Agosto 1670

979 77 6
                                    

Nonostante le proteste di Ferdinando, all'accertamento della gravidanza il duca Antonio prese una decisione molto ferma, ossia quella che la cognata non lasciasse il palazzo per nessuna ragione. Le assegnò un grande appartamento, così che potesse svagarsi in diverse attività senza l'assillo della folla di cortigiani che, dopo due mesi, ancora non si erano stancati di parlare di lei. Il rifugio sicuro delle camere private le avrebbe concesso la tranquillità necessaria allo sviluppo sano del bambino, mentre la vicinanza di persone familiari e degne di fiducia avrebbe lenito la solitudine, qualora avesse desiderato evitare i saloni. Antonio non lasciava passare giorno senza farle visita, trattenendosi anche più di un'ora a chiacchierare alla presenza di un modesto numero di dame da compagnia. Tra queste spiccava Bice, l'amica della giovinezza, ormai madre esperta e voce rassicurante quando un nuovo dubbio faceva capolino. Per la maggior parte del tempo, le due giovani ricamavano insieme, o passeggiavano a braccetto lungo il corridoio, guardando dalle ampie finestre il giardino nel pieno dell'estate: non dover più indossare lo scomodo corpetto e le gonne strette era l'aspetto preferito di Galatea, cui si aggiungeva la gioia di vedere la pancia lievitare. Da poco aveva cominciato a sentire i primi movimenti del bambino e ogni calcio, ogni piccolo pugno era una benedizione per lei, perché le facevano sentire con forza una vita nuova impaziente di venire alla luce. Sempre più spesso afferrava all'improvviso la mano di Bice o di Antonio e la posava sul punto in cui il piccolo insisteva a colpire. Erano allora sorrisi luminosi, che la strappavano per un momento alla noia e alla tensione che erano ormai la normalità della sua permanenza a corte. Come se non bastasse il caldo e l'afa della capitale a guastarle sovente l'umore.

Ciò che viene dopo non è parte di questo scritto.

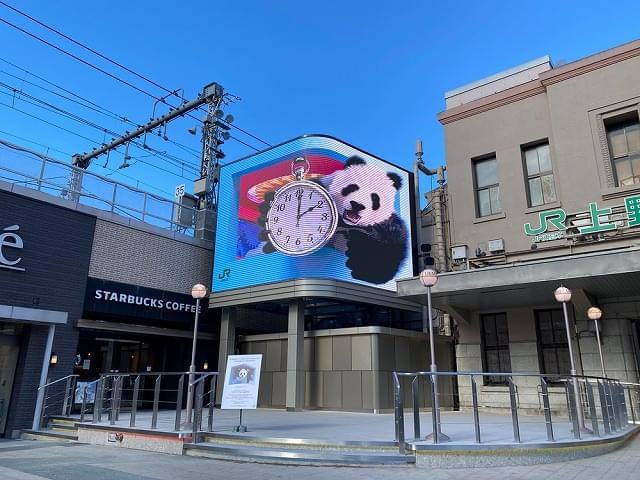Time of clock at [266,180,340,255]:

Un giorno di agosto, vicino alla festa dell'Assunzione, Galatea espresse il desiderio di non essere disturbata: avrebbe riposato in vista delle celebrazioni, ora che il peso della gravidanza era diventato più fastidioso, e la pancia più ingombrante. Solo Bice era stata ammessa nella camera da letto, dove la duchessina giaceva sulle lenzuola con un ventaglio in mano sempre in movimento; di tanto in tanto la vedeva sbuffare, accarezzare il pancione e volgere lo sguardo altrove. Non malinconica, come le capitava di essere, ma svogliata. Allora le sfiorava i capelli sulla tempia, le scostava il colletto della camicia leggera, che indossava per non soffrire troppo il caldo, o, semplicemente, cercava di attirare la sua attenzione con qualche chiacchiera. Galatea le sorrideva, magari diceva una o due parole, e poi, quasi subito, tornava a immergersi nei propri pensieri.

Poi arrivò Giovannino: Giovannino, il paggetto di otto anni che mesi prima aveva introdotto il duca Antonio, alla spasmodica ricerca di conferme sul bambino, era passato immediatamente al servizio della nobile gestante non appena lei ne aveva fatta richiesta al cognato. Il ragazzino, vispo e sveglio, aveva rallegrato il clima teso dell'appartamento, stemperando con qualche marachella innocente la malinconia della padrona, che lo adorava ogni giorno di più, specie da quando aveva scoperto che era orfano. Giovannino, dunque, entrò senza bussare, correndo agile verso il letto.

«Mia signora! – cinguettò con euforia – Un uomo strano ha chiesto di parlarvi. Devo farlo entrare?»

«Ti ha detto come si chiama, mmh?»

Il bambino ridusse gli occhi a due fessure e picchiettò l'indice sulle labbra, poi disse: «Non mi ricordo bene... Mentre parlava gli guardavo la benda sull'occhio...» raccontò, chiudendosi un occhio con la mano.

Galatea impallidì: «Può essere che si chiami Alessandro Ferraris?»

«Forse sì, mia signora» annuì Giovannino, non proprio convinto. La sua padrona, però, non nutriva dubbi al riguardo e guardò Bice alla ricerca di rassicurazioni. Bice, da parte sua, non sapeva cosa consigliarle e fece spallucce, senza nascondere di essere abbastanza allarmata dalla visita non prevista.